Exercise description
Carry on the interview with the chef, picking up right after the last question shown.

Text to read
▼▼▼
AT: It's been a wild ride the last two years and I wouldn't change it for the world. After the executive chef and GM were hired, I was the first person on the payroll. Late nights of R&D. Designing menus, selecting china and supplies, and all the hiring. I have met some great chefs and cooks and have built a true home away from home. We are more than a restaurant. We are a FAMILY!

AFM: What do you love most about your job?

AT: The freedom to create and be myself. It is an amazing feeling to work some where that you truly feel at home. I have the freedom to create flavors and try new things every day. I can cut fresh prickly pear in the Desert Botanical Garden for dishes. I love the collaborations that we do. My colleagues and chefs from other restaurants are my largest inspiration. We are a very tight-knit community that has each other's back when someone needs help.

AFM: Originally from the south side of Chicago, you are the kid who watched your grandmother make meatballs and sauce. Describe those days.
▲▲▲
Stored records
▼▼▼
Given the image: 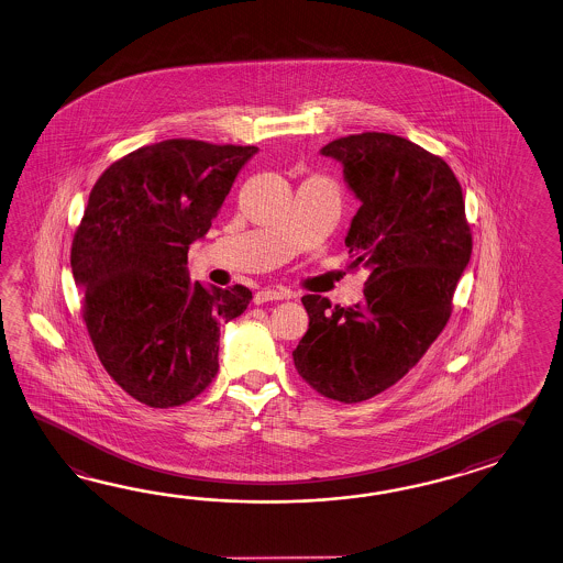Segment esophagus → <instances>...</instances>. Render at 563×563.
I'll return each instance as SVG.
<instances>
[{
	"label": "esophagus",
	"instance_id": "34e87169",
	"mask_svg": "<svg viewBox=\"0 0 563 563\" xmlns=\"http://www.w3.org/2000/svg\"><path fill=\"white\" fill-rule=\"evenodd\" d=\"M291 298L288 289L284 288H263L260 291H255V303L274 302V300H286Z\"/></svg>",
	"mask_w": 563,
	"mask_h": 563
}]
</instances>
▲▲▲
Task output
AT: My grandmother was an inspiration on how 'tradition means the world.' She would hand-crush the tomatoes in a strainer to make sure there were no seeds in the sauce, because she said it would give an off bitter flavor. She learned it from her mother and her mother before that. Her precision in cooking without a recipe and having it taste the same every time was amazing. Growing up we would have block parties. Everyone in the neighborhood would bring their family recipes and bring all the diversity and culture to one group making us all one big family.

AFM: Before Gertrude's, you've worked for The Hotel San Carlos, Ancala Country Club, P.F.Chang's, and spent five years working for a number of Fox restaurants. As you look back, what is the career lesson you wished that you had learned earlier?

AT: The chefs I worked for and with taught me a lot of life lessons. Best lesson taught was 'don't burn your bridges.' Integrity is the key. Listen to the chef and the correct answer is always, 'Yes, Chef.' Cook with your heart. Don't be afraid to fail. Failure teaches you what not to do again. Learn from your mistakes and don't get down on yourself.

AFM: How is the home-brewed pilsner tasting?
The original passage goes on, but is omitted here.